La sensation qu'elle avait de l'endroit était si inhabituel qu'une question lui vint à l'esprit. Était-ce un de ces fameux cauchemars plus vrai que nature, dispensés par l'influence abyssale ? Dans sa tête, la réponse fut oui. La jeune femme tenta alors de rationaliser au mieux sa situation, en espérant avoir un plus grand contrôle sur ses émotions. Pour le moment, cela semblait marcher. Elle tâcha de s'en satisfaire.
Garance marcha à tâtons, essayant d'en savoir plus sur l'endroit où elle se trouvait. Elle écarta les bras. Si elle ne pouvait se rendre compte des lieux par la vue, elle le ferait par le toucher. Elle fit deux pas sur la gauche avant de sentir un mur, froid et lisse au toucher. Garance entreprit la même chose sur la droite, et enfin dans son dos. Dans ces trois directions ne se trouvaient que des murs. Ne lui restait donc que la direction face à elle. La jeune femme entreprit quelques pas en avant et ne sentit aucune surface obstruer son chemin. Pour plus de sûreté, elle décida de poursuivre cette route en s'aidant des murs. Elle garda ses deux mains plaquées contre la paroi et avança prudemment en les laissant glisser sur la pierre.
Le silence était palpable. A l'exception de sa propre respiration, rien ne venait le crever, pas un seul bruit d'animal ou de courant d'air. Garance essayait véritablement de déterminer le lieu que son esprit avait construit. Peut-être était-il inspiré d'un endroit réel ? Sa première idée fut les souterrains d'Agrisa.

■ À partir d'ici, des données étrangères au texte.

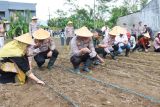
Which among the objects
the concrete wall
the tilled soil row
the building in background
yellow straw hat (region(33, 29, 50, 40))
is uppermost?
the building in background

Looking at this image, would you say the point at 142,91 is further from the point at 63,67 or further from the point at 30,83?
the point at 63,67

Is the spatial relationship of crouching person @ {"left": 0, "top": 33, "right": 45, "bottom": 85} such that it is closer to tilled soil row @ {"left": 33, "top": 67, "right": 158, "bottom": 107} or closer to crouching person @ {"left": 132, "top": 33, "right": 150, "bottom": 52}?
tilled soil row @ {"left": 33, "top": 67, "right": 158, "bottom": 107}

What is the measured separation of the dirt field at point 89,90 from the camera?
18.9 ft

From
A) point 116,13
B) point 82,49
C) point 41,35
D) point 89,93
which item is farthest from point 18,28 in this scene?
point 89,93

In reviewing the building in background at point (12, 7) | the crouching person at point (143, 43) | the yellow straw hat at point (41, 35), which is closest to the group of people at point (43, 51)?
the yellow straw hat at point (41, 35)

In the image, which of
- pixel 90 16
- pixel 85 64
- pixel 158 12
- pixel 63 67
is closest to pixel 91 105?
pixel 85 64

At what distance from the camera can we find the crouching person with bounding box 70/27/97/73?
823 centimetres

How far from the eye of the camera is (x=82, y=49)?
8.22 m

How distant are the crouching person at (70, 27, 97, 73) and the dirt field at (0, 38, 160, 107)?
0.30 metres

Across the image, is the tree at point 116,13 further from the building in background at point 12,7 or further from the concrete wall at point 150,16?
the building in background at point 12,7

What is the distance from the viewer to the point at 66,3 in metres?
38.4

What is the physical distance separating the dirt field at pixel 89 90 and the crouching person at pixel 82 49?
30cm

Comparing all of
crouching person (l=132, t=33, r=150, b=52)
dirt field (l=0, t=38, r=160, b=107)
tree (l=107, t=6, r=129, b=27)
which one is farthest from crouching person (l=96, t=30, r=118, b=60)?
tree (l=107, t=6, r=129, b=27)

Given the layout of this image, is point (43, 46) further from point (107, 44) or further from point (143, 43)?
point (143, 43)
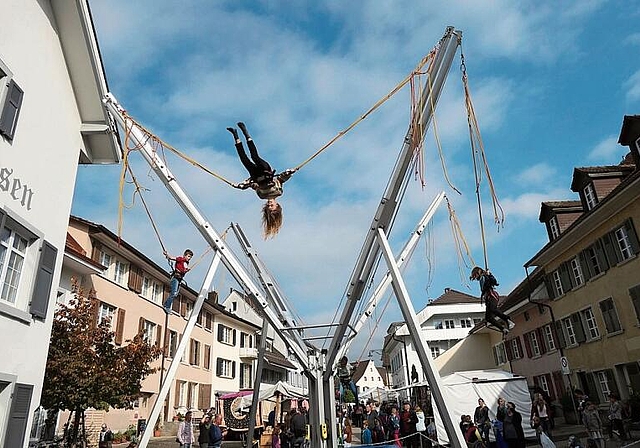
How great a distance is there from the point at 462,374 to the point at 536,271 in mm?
10932

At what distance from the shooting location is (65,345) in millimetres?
14445

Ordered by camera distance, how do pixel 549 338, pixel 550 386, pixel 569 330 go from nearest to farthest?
Answer: 1. pixel 569 330
2. pixel 549 338
3. pixel 550 386

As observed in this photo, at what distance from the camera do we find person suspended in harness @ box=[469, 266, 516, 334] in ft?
27.9

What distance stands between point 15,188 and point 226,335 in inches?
1381

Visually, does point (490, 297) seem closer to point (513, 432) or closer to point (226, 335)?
point (513, 432)

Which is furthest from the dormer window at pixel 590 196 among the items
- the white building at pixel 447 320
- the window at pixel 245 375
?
the window at pixel 245 375

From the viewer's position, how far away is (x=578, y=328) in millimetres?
24266

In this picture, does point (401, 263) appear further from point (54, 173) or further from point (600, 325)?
point (600, 325)

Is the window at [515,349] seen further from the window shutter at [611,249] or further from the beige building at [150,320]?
the beige building at [150,320]

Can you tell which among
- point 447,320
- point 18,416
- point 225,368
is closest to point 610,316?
point 18,416

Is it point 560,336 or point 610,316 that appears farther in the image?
point 560,336

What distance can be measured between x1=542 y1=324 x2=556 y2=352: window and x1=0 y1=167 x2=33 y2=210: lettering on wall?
26.1m

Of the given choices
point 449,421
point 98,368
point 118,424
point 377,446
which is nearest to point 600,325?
point 377,446

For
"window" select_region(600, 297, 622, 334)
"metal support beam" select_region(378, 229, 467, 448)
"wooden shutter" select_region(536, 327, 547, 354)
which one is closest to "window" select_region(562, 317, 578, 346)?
"wooden shutter" select_region(536, 327, 547, 354)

Avec tout ce qu'il s'était passé récemment, elle voyait difficilement une autre possibilité. Celle-ci se vit confirmée quand la jeune femme sentit sous ses doigts, les courbes et formes des colonnes qui soutenaient la voûte de la galerie. Un peu plus loin, c'est un des nombreux bas-reliefs de la cité souterraine qu'elle découvrit. De ce qu'elle fut capable de déchiffrer avec ses doigts, il s'agissait d'une scène qui se déroulait dans un décor végétal, probablement un jardin ou une forêt.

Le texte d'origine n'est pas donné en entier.